▶ **Enunciado da tarefa**:
Dê sequência ao texto sobre Shumiatskii e o cinema soviético, começando logo após a última frase apresentada.

Apesar de criticar alguns artistas imputando-os a pecha de capitalista, Shumiatskii era aficionado pela eficiência e qualidade técnica da indústria fílmica hollywoodiana. Ele chegou a viajar para os EUA para estudar a organização da indústria fílmica deste país. Shumiatskii elaborou planos, que nunca se materializaram, de criar um estúdio enorme aos moldes de Hollywood, que seria localizado na Criméia.   

 O interessante é que estas viagens foram realizadas em uma época onde o intercâmbio cultural entre o oeste e os soviéticos não era estimulado, e sim combatido.     

É difícil dizer até que ponto a personalidade de Shumiatskii[4] influenciou seu comportamento, ou ele estava sendo marionetado por alguém, ou alguma estrutura de poder superior a ele. Devemos lembrar que durante o stalinismo os colaboradores mais próximos de Stalin também estavam sob forte pressão. Em vários casos, os parentes destes colaboradores foram presos em Gulags. Para Stalin, isto era uma garantia de que seus homens mais próximos teriam uma conduta ilibada. Talvez, o exemplo mais famoso deste tipo coerção, tenha sido o de Molotov. Bolchevique da velha guarda, Molotov teve sua mulher presa durante cinco anos, mesmo tendo neste período, ocupado cargos importantíssimos na burocracia soviética, inclusive o de Ministro das Relações Exteriores.

▶ **Extrato de dados**:
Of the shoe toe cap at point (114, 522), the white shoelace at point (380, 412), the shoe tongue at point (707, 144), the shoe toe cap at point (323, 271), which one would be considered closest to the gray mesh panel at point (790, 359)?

▶ **Resultado do exercício**:
Com este tipo de conjuntura persecutória, a quantidade de filmes produzidos pelos cineastas da velha guarda, e que tinham problemas de relacionamento com Shumiatskii não alcançou o ritmo da década de 1920's. Vertov entre os anos de 1924 e 1929 produziu 9 filmes, enquanto durante toda década de 1930' ele só realizou 5 filmes. 

Com o acumulo de poder por parte de Shumiatskii não demorou muito tempo para que a homologação oficial da doutrina do realismo socialista impactasse diretamente na história da organização do cinema soviético. Em 1935 o Partido organizou outra conferência, desta vez com o nome de Conference Of Film-Makers. Neste evento diversos diretores fizeram uma espécie de autocrítica coletiva e acusaram-se uns aos outros. Kenez (2003) sugere que isto aconteceu porque alguns diretores foram coagidos a realizar estas ações. Dentre os que sofreram os ataques mais viscerais, estavam Eisenstein e Kuleshov.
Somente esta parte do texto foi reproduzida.